**Short task**
Return the lines beginning at the one that contains "Is (77,83) farther" and continuing to the end of the entries, including both ends, exactly as written and nothing else.

**Data for this exercise**
+++
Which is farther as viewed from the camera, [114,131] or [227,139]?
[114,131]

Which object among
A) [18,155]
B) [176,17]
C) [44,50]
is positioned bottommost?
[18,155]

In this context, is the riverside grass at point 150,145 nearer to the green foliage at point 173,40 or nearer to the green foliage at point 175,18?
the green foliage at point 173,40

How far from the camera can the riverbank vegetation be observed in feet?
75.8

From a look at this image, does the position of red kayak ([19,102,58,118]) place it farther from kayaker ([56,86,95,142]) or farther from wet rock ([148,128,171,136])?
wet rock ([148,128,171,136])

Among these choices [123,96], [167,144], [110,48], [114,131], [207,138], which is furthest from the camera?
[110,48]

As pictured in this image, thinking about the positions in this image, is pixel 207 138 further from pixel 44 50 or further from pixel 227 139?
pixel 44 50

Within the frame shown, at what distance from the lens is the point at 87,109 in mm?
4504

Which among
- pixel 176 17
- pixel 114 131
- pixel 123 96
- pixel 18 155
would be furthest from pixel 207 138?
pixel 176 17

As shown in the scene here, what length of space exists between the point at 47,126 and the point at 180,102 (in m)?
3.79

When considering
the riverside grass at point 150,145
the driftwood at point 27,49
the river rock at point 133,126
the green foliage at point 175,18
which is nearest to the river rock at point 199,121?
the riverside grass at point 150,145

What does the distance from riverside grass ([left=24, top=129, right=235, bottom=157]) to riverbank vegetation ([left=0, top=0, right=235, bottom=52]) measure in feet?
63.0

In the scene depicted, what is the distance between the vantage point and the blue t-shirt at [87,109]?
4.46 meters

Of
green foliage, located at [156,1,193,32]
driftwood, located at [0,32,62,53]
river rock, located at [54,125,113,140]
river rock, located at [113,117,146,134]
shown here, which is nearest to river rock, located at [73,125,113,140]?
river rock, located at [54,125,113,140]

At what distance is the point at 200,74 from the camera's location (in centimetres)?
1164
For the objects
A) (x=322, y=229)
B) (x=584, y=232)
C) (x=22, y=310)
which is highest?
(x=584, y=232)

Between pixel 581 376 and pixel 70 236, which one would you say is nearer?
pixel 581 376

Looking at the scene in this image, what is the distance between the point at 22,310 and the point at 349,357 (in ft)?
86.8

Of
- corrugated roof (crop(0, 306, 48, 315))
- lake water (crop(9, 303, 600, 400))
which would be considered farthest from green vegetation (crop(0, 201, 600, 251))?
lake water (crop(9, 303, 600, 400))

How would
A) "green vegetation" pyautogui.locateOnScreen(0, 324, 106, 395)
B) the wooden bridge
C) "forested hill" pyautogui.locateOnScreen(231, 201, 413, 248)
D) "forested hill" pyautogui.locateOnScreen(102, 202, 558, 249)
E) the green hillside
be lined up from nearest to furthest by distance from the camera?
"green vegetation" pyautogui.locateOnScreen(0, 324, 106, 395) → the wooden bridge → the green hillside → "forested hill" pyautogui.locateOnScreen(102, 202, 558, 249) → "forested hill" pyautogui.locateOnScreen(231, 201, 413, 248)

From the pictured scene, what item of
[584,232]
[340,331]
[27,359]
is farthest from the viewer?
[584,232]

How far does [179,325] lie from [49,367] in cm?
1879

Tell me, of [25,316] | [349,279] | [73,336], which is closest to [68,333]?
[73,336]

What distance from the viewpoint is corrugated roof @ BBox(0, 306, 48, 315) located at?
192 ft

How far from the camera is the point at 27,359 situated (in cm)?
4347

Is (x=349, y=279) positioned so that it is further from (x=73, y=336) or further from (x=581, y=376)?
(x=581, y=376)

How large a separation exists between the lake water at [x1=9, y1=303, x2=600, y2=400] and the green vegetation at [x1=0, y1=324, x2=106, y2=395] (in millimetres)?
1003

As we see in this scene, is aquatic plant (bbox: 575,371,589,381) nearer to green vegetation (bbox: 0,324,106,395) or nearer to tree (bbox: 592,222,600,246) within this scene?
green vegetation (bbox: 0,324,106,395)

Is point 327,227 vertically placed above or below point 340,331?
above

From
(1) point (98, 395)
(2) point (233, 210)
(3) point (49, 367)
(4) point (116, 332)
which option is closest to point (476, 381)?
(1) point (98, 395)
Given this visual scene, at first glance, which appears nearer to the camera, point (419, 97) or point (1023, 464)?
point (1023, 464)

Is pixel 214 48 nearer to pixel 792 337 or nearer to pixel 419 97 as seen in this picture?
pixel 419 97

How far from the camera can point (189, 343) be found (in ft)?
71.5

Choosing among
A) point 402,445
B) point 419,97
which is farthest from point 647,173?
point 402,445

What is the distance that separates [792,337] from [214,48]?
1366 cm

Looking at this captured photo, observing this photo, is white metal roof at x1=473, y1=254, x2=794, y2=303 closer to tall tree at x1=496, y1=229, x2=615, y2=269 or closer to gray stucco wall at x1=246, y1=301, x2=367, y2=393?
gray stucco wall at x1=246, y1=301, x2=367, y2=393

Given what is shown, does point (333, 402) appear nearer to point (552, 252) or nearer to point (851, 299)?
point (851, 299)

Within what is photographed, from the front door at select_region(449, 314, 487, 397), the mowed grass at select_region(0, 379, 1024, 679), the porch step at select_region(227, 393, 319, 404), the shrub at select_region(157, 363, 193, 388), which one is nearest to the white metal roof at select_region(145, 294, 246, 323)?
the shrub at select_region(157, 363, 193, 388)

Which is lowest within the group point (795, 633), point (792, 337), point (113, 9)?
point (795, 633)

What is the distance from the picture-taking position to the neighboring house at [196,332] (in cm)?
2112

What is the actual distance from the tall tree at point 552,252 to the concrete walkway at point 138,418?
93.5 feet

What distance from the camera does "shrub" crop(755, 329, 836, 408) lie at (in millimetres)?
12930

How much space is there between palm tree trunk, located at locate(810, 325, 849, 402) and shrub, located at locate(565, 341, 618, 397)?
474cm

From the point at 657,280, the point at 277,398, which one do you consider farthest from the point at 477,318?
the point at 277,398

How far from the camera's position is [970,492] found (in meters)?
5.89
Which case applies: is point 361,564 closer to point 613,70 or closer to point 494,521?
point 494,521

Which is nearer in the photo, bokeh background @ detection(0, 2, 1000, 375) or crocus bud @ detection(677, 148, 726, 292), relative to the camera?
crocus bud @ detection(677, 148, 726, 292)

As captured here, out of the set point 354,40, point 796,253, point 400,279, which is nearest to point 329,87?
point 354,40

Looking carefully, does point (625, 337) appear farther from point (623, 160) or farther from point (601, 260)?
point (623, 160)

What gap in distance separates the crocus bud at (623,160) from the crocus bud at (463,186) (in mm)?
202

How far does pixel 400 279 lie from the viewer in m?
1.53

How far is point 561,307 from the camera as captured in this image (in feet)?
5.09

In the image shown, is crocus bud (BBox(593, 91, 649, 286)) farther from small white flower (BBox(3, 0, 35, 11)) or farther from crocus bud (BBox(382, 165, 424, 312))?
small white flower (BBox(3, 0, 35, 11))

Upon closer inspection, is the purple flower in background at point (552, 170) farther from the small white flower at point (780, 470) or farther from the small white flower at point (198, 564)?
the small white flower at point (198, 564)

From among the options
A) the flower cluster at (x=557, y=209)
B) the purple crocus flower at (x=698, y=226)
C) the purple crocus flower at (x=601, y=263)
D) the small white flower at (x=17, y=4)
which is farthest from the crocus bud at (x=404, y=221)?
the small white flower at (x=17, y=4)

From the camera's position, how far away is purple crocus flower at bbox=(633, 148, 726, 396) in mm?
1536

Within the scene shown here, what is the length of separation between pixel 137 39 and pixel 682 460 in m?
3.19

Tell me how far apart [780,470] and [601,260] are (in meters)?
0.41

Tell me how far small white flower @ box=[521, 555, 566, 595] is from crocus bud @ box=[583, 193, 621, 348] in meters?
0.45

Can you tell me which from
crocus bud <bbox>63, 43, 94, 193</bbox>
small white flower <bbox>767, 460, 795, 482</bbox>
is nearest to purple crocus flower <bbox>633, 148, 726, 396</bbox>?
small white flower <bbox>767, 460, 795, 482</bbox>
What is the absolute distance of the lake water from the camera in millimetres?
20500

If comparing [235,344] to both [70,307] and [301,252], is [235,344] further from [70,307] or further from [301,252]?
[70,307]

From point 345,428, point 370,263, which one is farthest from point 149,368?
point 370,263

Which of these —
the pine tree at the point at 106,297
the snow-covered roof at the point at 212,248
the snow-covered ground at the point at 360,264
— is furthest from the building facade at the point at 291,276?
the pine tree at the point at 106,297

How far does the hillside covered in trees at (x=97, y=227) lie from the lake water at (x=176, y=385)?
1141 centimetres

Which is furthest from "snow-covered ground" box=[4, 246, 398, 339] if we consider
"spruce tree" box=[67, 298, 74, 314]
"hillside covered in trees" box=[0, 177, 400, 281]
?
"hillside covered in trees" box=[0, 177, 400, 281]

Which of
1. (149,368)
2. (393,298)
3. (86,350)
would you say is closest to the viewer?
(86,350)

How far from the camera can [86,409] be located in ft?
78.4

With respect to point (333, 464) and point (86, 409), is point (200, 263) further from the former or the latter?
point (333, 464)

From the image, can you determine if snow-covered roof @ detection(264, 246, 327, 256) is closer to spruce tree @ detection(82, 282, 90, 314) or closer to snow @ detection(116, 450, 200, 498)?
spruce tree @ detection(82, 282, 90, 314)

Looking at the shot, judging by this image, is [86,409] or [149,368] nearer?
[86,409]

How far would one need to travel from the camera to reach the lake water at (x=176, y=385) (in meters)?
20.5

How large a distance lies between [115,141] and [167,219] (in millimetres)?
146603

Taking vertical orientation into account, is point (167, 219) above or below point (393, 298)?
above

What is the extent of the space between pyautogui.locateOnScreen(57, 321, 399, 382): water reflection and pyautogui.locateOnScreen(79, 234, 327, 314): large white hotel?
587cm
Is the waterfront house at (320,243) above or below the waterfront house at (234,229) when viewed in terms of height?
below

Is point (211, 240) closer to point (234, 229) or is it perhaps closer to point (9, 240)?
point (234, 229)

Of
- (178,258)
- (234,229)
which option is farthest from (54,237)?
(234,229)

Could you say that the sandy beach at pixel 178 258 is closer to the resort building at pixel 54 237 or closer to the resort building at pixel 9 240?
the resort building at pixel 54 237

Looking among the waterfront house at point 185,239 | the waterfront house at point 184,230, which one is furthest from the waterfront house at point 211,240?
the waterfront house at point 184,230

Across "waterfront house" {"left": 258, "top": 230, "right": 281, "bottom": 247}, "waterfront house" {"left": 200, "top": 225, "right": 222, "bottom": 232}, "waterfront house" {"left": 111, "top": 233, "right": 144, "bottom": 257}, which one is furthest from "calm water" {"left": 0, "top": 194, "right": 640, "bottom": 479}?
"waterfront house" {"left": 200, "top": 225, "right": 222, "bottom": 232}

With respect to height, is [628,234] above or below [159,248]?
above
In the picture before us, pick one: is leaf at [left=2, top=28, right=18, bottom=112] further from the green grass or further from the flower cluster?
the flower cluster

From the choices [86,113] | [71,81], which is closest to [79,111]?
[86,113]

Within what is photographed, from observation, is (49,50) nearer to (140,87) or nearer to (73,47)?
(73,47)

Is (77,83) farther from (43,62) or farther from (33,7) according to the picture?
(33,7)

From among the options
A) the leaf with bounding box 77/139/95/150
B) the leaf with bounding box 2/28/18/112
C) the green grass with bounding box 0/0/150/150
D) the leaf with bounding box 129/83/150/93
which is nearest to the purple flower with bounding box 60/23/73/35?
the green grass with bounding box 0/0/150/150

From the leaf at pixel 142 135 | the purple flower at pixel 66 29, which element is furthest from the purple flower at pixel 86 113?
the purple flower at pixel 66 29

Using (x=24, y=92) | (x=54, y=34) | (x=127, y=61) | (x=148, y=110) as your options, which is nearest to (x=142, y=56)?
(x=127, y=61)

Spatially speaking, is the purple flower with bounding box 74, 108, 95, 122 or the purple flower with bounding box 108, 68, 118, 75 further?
+++
**The answer**
Is (77,83) farther from (43,62) or farther from (33,7) according to the picture?
(33,7)

From among the options
A) the leaf with bounding box 77/139/95/150
B) the leaf with bounding box 2/28/18/112
C) the green grass with bounding box 0/0/150/150
D) the leaf with bounding box 129/83/150/93
which is nearest to the purple flower with bounding box 60/23/73/35?
the green grass with bounding box 0/0/150/150

From the leaf at pixel 142 135 | the purple flower at pixel 66 29, which element is furthest from the purple flower at pixel 86 113?
the purple flower at pixel 66 29

Using (x=24, y=92) | (x=54, y=34) | (x=127, y=61) | (x=148, y=110) as your options, which is nearest to (x=142, y=56)?
(x=127, y=61)

Spatially speaking, is the purple flower with bounding box 74, 108, 95, 122 or the purple flower with bounding box 108, 68, 118, 75 further?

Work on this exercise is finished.